Да здравствует Российская социалистическая федеративная республика! Да здравствует Красная народная Армия! Да здравствуют наши полководцы — герои борцы, товарищи Мамонтов, Громов и Колядо! Ура! Ура! Ура!»
II
И верно, в ту ночь никому не спалось. После того как товарищ Сергей прочитал обращение к армии, солдаты так разговорились, что совсем забыли и про отдых, хотя вечером едва держались на ногах после тяжелого марша. Они стали просить товарища Сергея еще раз прочитать листовку, но тут юный доброволец вспомнил, что ему надо побывать с него в соседних домах, где тоже отдыхали наиболее пожилые и уставшие солдаты.
В проводники к Сергею попросился Петрован.

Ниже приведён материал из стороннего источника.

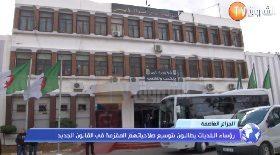 الجزائرالعاصمة..رؤساء البلديات يطالبون بتوسيع صلاحياتهم المقزمة في القانون الجديد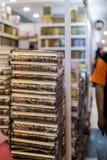 Ισλαμικά βιβλία των νόμων syariah, της πίστης και του προβλήματος νόμων Υπάρχει πολλή παραλλαγή από πολλούς ισλαμικός μελετητής στοκ εικόνες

Он заверил, что знает собак по всей улице, в каждом дворе, и только он может уберечь от них пропагандиста с праздничной листовкой.
— Да, я очень боюсь собак, — смущенно признался товарищ Сергей. — Они здесь ужасно злые.
— Волкодавы, — пояснил Петрован, оправдывая свирепость собак особенностями их редкой породы.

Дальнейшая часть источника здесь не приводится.